I have prototyped some cards and written a manual on how to use them. Since I am a bit tight on time (yes, writing the How to Play took a lot of time) I am not sure if I’ll manage to put the cards into a printable form before tomorrow. That’s why I include the two links down below:

Manual for :a meeting: (you should be able to comment inside the document)

List of Cards: document (there are three different sheets in there, see “decks” for the first draft of the Standard Deck)

Printable Cards: it is obviously a rough design, and a bit more empty cards for yellow/red/green and less for blue as stated in the manual

Looking forward to your responses and your prototypes!



Hello everyone!

@LeaLeroy @jyow and I present our first patch of our charcuterie board of urban games, this time taking inspiration from sports and, more specifically, balloons!

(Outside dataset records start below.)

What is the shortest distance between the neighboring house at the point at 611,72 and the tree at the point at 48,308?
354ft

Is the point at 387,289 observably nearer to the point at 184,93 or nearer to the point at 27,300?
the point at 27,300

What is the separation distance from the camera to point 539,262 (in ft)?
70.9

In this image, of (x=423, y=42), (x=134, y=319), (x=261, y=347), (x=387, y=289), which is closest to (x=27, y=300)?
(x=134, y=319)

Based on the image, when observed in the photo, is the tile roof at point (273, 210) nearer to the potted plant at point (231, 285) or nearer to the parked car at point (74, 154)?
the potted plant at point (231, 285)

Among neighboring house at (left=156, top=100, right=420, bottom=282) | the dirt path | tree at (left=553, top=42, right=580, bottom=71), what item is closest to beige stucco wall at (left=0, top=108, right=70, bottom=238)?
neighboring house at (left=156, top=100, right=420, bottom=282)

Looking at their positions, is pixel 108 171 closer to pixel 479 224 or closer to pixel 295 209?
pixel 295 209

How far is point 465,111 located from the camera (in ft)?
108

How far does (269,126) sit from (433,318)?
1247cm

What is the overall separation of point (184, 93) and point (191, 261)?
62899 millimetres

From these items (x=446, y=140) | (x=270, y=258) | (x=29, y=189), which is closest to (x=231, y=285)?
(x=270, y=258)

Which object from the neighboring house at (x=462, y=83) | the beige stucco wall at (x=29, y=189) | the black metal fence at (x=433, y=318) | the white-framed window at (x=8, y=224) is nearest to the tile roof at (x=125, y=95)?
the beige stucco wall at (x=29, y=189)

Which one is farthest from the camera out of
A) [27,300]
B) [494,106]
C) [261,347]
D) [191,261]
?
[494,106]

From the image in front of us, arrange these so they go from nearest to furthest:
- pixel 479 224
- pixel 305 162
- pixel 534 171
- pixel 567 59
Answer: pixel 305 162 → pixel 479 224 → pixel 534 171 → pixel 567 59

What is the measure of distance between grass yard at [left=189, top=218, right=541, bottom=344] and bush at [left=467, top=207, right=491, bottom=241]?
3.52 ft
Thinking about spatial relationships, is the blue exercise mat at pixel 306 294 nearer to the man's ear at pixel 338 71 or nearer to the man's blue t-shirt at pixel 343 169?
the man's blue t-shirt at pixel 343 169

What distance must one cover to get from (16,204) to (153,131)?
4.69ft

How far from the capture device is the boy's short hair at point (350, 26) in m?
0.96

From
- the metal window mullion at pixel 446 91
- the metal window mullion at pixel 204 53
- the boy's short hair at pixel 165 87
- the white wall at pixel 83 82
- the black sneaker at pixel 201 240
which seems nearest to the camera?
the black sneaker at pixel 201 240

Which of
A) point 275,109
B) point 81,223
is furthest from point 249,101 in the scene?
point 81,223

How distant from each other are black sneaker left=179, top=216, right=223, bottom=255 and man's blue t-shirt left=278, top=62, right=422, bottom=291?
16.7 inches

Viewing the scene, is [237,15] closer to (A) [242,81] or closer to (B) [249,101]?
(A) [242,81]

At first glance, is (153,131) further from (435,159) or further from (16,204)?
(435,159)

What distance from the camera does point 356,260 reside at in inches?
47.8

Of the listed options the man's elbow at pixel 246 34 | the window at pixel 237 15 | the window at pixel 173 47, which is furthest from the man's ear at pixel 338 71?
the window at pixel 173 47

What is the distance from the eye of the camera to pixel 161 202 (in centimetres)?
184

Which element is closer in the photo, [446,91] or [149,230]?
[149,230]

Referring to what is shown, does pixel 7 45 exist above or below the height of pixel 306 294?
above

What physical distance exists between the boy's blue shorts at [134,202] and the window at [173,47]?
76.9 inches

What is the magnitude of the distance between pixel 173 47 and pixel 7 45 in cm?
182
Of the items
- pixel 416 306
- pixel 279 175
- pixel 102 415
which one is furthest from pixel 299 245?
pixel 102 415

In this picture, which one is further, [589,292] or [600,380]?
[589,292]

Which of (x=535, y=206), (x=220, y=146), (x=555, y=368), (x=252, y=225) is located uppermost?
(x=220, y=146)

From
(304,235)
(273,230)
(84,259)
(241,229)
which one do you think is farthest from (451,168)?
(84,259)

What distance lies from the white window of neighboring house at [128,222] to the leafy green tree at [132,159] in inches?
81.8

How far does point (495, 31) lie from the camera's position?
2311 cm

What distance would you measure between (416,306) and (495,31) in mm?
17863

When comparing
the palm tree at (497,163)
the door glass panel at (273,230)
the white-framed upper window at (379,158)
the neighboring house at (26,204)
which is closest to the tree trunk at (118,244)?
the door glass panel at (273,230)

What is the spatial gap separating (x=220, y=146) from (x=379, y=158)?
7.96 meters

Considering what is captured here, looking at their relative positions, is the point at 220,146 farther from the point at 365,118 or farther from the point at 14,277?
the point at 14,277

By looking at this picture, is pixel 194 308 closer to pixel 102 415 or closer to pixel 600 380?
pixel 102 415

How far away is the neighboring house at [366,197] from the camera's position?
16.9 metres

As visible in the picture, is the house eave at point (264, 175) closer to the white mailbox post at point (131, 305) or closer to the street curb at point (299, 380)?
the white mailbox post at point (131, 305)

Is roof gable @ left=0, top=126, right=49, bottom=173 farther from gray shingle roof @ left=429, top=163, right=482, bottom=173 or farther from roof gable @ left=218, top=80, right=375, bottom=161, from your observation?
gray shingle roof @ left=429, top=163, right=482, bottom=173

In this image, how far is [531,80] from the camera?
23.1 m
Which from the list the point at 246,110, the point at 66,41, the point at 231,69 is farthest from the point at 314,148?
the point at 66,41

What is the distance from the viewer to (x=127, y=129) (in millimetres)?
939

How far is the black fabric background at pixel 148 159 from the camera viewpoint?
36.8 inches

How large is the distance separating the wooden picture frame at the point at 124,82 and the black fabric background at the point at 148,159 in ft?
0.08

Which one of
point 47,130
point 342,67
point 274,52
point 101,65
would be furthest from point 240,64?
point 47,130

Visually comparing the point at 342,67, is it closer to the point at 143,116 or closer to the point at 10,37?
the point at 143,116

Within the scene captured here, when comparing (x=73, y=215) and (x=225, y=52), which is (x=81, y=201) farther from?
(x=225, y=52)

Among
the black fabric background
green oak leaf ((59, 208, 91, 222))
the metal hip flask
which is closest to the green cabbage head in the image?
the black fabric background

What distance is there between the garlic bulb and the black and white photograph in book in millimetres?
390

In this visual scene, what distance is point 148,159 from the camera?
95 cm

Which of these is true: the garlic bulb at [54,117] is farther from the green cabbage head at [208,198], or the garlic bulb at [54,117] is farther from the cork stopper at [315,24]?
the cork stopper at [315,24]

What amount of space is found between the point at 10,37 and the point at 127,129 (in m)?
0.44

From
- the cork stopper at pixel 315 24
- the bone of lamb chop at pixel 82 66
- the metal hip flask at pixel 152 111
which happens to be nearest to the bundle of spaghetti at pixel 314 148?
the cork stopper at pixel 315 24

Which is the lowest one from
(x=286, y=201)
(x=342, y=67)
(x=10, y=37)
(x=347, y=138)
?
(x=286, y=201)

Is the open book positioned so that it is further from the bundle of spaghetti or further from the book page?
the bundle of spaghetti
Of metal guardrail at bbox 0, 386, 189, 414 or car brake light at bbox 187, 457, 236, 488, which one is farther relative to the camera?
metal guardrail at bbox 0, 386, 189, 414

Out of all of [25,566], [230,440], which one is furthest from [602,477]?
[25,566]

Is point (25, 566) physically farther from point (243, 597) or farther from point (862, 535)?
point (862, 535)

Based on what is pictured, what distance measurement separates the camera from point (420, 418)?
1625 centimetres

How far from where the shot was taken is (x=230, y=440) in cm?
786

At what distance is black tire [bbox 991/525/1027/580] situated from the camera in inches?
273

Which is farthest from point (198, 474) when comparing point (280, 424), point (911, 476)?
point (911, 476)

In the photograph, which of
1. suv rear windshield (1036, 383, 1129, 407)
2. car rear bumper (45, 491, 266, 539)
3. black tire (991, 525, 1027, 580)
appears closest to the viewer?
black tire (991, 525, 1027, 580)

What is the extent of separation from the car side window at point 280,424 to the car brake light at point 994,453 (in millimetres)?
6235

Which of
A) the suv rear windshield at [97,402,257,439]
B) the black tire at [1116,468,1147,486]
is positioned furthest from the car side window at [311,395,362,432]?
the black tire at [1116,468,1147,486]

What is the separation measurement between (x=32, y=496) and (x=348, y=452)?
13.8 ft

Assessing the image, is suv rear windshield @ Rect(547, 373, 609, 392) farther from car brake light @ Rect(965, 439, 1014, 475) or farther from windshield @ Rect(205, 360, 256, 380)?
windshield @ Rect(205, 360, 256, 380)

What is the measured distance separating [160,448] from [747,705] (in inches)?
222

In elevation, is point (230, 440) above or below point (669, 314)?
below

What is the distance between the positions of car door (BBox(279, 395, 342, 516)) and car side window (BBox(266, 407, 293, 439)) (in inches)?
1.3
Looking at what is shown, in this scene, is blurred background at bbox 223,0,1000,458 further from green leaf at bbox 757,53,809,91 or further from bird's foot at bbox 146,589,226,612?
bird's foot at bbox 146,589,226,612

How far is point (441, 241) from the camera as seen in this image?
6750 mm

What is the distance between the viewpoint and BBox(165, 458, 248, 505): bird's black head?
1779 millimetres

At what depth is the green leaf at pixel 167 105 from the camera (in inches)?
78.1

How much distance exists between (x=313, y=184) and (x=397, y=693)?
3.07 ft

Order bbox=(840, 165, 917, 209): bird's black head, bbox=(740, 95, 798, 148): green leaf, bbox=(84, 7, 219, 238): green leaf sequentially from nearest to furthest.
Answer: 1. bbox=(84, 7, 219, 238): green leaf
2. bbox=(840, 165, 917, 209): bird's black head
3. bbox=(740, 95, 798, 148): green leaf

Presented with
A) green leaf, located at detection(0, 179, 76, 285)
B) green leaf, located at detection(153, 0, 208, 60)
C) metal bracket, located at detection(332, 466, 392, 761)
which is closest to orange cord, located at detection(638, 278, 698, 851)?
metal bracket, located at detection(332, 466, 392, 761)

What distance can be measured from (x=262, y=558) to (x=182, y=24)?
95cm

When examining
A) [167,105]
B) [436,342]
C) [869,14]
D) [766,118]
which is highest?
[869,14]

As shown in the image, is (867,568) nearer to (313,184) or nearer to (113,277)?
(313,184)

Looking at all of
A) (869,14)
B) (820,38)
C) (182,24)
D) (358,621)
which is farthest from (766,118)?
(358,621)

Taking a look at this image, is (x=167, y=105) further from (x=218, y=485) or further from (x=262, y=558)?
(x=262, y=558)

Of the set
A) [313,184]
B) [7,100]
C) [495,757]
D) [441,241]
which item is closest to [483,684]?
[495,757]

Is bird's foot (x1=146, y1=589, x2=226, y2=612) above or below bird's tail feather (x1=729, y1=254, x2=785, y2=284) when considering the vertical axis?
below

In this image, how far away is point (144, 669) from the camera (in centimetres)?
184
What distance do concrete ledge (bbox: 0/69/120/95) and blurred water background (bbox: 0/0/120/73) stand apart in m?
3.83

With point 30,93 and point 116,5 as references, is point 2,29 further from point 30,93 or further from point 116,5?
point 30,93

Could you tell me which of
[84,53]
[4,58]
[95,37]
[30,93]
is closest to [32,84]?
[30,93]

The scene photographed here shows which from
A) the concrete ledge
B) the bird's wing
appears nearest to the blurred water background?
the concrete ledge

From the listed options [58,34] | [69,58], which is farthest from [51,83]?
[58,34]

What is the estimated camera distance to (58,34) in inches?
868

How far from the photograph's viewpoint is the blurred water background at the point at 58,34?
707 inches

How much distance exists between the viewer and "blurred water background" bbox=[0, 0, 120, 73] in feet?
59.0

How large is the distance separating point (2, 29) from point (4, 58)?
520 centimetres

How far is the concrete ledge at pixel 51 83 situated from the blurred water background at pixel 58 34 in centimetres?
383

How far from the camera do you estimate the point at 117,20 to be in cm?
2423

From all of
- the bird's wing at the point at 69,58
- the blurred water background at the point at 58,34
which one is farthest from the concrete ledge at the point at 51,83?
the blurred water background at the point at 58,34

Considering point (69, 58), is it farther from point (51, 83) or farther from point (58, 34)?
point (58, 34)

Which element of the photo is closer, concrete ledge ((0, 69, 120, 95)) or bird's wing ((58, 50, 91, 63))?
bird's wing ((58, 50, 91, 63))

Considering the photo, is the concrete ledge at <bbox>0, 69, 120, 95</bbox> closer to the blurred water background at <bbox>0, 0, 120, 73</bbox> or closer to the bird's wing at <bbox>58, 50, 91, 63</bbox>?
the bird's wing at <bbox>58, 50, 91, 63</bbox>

That being said, these selections of 4 small games require a different amount of multicolored balloons, from one (1) to at least five (5) differently colored balloons (the more the merrier!). Please find something suitable to playtest with!

Here is the rule sheet containing the 4 different games. #4 is the only one I could not come up with a name for, so if anyone has any suggestions for alliterated names, I would greatly appreciate it.

Thank you, and I look forward to playtesting everyone’s games!


Hello everyone!
i hope that you took Lizzie´s idea seriously and tested some spinning posts at the playground :smiley:

The model for Pocket park TiP installation has developed - from turning “stepping stones” there are added shades and more defined shapes of plates. The positions of shades and sitting (or stepping) plates are off-centre - this allows the structure to be different every single turn and people might explore (individually or together) the spinning system so that they can sit closer or create more shade when turning the poles in specific directions.

The circles are inserted for the “safety” reasons if anybody wants to stand up and hold the pole when spinning. But it symbolises also the windows-channels in between people sitting on the same plate. (it is supposed that children will use it throw objects through)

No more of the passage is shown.